*Selection*:
The EU should be a fucking issue. Unfortunately there seems to be a conspiracy of silence and it is perpetrated by the politician cunts, of whatever colour—blue, yellow, red, green—playing us for fools! Pretending that they can do one single solitary thing about these directives: they are liars, every one of them; liars and traitors to a man. Nine MPs—nine!—have had the courage to sign up to the Better Off Out campaign. Out here in the blogosphere there are hundreds of us—me, Timmy, Chris, Mr E, Wat Tyler, The Englishman, Mr FM, The Dude, David Farrer, The Longrider, The Select, The Nameless Tory, EU Serf, Richard and Helen—making the case against the EU, every. Single. Fucking. Day. Not once have I seen a credible social or economic case for our membership of this corrupt and murderous organisation.

And what are we met with from our media and politicians? Lies, prevarications, bluster, evasion and yet more fucking lies. I'm fucking sick of it; I'm sick of yelling into space and seeing our politicians cover their ears and eyes and ignore not only my screams—our screams—of rage and frustration, but also those of the unfortunates who die because of the EU, who die in part because of our membership of an organisation which makes its money out of making them poorer.

Fine, vote for that if you want to. For me, no more. For me, I'm going to vote with my conscience and my head. I am going to vote against our membership of this cartel. I am going to do my part to make UKIP work and even if it is still a ramshackle piece of shit when the elections come then I will still vote for it because, for the first time in my life, I will be voting for something that I believe in.

And if you are happy to leave our organised officials to lie to and cheat further generations, to continue to feather their own nests, to continue to shove their noses in the trough then all you have to do is vote for them. If that is what your conscience tells you to do, then that's great. But, just do me a favour, you anti-EU people, when you put that cross in the box for the Tory or the LibDem or the NuLabour candidate; do me a favour and say to yourself as you do it, "I am a hypocrite and no better than those I rail against." Have the decency to admit it, if only to yourself. And at that point we may as well just abolish our democracy.

Yes, UKIP is small and insignificant at present; no, it doesn't get many votes but it will never get those votes unless YOU go out and actually vote for them. Yes, that's YOU! Otherwise, who else do you think is going to? Are you going to wait a hundred years for them to be a safe establishment party and then you'll feel safe voting for them because they've been around for a while?

*Provided information*:
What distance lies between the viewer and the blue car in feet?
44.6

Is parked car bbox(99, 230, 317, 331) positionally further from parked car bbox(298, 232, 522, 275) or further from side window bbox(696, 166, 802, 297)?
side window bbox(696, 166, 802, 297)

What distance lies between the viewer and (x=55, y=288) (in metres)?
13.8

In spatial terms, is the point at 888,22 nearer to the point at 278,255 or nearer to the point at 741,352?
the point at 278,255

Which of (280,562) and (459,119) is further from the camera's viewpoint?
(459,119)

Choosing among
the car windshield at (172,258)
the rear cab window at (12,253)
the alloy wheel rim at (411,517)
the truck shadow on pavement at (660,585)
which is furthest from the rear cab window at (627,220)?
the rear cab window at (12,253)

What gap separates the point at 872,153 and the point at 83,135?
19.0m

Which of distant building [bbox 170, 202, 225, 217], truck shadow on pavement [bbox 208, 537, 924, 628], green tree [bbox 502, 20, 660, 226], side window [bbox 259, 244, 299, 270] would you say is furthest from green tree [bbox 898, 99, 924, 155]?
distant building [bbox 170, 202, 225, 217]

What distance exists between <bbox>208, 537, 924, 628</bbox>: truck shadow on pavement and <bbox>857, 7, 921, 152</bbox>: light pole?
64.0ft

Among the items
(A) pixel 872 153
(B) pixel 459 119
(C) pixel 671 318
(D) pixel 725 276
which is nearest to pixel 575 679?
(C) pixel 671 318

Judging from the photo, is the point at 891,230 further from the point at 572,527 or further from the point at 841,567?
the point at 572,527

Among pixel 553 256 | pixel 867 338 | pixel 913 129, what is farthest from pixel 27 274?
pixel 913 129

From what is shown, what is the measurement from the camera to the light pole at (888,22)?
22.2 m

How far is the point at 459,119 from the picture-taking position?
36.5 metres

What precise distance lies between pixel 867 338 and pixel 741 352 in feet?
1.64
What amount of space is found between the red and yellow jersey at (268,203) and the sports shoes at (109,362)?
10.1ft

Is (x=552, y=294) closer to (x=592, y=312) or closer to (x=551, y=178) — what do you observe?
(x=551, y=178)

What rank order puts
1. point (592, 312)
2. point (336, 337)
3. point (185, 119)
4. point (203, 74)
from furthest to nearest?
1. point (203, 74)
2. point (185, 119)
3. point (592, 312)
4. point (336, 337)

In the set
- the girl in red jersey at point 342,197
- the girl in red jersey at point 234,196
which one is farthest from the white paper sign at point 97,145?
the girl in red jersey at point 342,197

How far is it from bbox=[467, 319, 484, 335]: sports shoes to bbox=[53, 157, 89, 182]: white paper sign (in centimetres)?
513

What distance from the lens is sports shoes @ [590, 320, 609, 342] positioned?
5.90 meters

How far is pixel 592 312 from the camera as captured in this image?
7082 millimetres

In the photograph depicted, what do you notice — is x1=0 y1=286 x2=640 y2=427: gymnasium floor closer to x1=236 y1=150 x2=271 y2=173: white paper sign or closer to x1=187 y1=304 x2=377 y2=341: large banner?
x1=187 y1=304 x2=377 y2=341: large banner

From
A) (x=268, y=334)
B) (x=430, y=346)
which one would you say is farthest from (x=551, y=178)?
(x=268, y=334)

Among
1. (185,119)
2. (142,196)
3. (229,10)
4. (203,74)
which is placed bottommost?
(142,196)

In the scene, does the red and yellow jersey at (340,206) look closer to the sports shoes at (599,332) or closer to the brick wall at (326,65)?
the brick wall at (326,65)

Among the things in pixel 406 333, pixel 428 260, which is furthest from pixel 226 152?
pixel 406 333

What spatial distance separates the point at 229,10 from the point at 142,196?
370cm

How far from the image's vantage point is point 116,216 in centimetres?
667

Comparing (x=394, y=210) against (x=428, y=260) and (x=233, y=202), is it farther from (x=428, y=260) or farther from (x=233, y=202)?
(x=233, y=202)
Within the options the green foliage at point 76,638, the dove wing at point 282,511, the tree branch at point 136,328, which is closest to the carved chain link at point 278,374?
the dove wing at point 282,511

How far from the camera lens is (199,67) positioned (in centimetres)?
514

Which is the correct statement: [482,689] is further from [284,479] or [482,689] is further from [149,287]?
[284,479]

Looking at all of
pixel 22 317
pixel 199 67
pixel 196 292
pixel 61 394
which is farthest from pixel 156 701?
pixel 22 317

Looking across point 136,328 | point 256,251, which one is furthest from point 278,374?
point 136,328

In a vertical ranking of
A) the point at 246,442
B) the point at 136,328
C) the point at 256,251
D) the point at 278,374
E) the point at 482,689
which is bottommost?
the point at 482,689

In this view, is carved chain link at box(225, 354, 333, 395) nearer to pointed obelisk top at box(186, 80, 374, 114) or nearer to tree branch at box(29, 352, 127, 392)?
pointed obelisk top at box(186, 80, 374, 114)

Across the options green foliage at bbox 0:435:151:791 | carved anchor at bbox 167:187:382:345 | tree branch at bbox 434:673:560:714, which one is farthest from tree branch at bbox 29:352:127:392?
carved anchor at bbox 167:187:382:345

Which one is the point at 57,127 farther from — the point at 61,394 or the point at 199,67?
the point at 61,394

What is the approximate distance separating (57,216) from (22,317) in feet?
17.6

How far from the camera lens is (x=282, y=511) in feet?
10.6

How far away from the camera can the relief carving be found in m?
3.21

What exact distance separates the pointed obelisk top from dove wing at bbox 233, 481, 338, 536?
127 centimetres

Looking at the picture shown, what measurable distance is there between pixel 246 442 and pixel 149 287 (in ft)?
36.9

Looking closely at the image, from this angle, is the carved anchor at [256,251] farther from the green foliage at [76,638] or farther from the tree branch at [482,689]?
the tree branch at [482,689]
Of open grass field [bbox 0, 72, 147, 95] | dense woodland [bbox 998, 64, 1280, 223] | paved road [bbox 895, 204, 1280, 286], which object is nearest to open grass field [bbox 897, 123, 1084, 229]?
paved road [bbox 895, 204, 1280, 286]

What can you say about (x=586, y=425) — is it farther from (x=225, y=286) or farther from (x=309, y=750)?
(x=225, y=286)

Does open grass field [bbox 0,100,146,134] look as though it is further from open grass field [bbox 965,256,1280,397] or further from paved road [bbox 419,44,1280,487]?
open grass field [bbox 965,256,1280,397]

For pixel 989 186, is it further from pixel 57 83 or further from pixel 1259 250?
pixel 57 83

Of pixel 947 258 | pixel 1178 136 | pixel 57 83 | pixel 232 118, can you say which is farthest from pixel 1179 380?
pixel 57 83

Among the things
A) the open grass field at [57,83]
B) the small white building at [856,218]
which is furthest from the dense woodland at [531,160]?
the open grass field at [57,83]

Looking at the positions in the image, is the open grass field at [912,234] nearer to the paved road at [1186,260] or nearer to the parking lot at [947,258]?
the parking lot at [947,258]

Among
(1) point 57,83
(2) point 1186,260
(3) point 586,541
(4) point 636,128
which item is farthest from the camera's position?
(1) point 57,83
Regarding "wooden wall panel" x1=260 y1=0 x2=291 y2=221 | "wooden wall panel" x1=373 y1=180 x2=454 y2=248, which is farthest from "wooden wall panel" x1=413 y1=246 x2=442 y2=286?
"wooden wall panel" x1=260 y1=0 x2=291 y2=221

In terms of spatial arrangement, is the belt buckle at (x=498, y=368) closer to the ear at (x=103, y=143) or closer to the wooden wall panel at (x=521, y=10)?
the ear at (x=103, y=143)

*Written problem*:
Extend the piece above about the EU and voting for UKIP, picking up right after its last sentence.

*Solved problem*:
Nigel made the astonishing claim that he expects UKIP to be the biggest party after the 2008 European Elections. He says they have doubled their vote in the last two elections and if they repeated that in 2008 they'd be on 32%. Yes, and my name's Shirley Temple.

Well, you know what they say, Iain: aim high! I think he actually said, in response to your question, that he "wants" UKIP to be the largest party at the European Elections. He said that he believed that it was perfectly achievable. It is achievable provided that the problems that I have outlined are solved or, at the very least, mitigated.
I took him to task for accepting £170,000 of taxpayers' money to pay for UKIP propaganda.

Now, i'm sorry, Iain, but this is a severe distortion of the truth. They used the money to produce anti-EU propaganda: they are not allowed to use the money to promote the party. You must be able to see the difference between the two? It is a pretty significant one.
He couldn't see anything wrong in doing this, saying that all the other parties did too.

Quite right. Some of that money is my fucking tax money and my father's fucking tax money and I happily give permission for UKIP to use it to inform people about the iniquities of the EU. How is it fine for the Tories to use my tax money to promote the activities of their pro-EU group (whilst pretending to be vaguely anti-EU at home in order to secure, through sheer and gross hypocrisy, more truffles for themselves) and it not be fine for UKIP to promote the stance of the ID group?
He didn't seem to understand that UKIP's USP is that they're not like the three main parties and not accepting this handout would help differentiate them.

No. UKIP's USP is that they are against Britain's membership of the EU. Their USP is not that they should not use some of the monies forcibly extracted from those who voted for them in order to persuade others of the rightness of their cause. I am sure that those who voted for UKIP would rather their stolen money went towards attempting to end this stinking farce than in promoting it. I know I do.
But the top line from the interview was that contrary to popular belief UKIP will put candidates up against Tory candidates whatever their views on Europe. I had thought he had said they wouldn't do that to candidates who had signed up to the cross-party Better Off Out campaign. Nigel said that only applied to sitting MPs as candidates would say anything to get elected and then rat on their promises.

This is, I think, quite reasonable. You yourself, Iain, are against the EU, are you not? You are vaguely libertarian and a believer in free trade? In which case you cannot believe that the EU is an organisation to which we should belong, correct?

And yet you are standing as a candidate for a party whose leader has just stated that there will be no place on his front bench for Eurosceptics: You are standing as a candidate for a party whose Chairman, on Tory Radio, flatly stated the following.
JT put a question to Maude, asking whether he would support Tory candidates signing up to the Better Off Out Campaign ... to avoid having a UKIP candidate stand against them.

Frankie boy answered that he would not.
It is not the Conservative Party's view that we should be out of the European Union; it is our view that we should work with others... partners... to reform it, to make it more appropriate, more decentralised...

The Tory Party Chairman has said that it is Tory Party policy to be in the EU (and to try to reform it. Does that sound at all familiar; at all like... well... NuLabour? Yes, yes, I think that it does). And you, Iain—a free-trader and thus, one assumes, opposed to the EU—are standing as a candidate for this party. Why? Is it because you believe that you will actually get a seat?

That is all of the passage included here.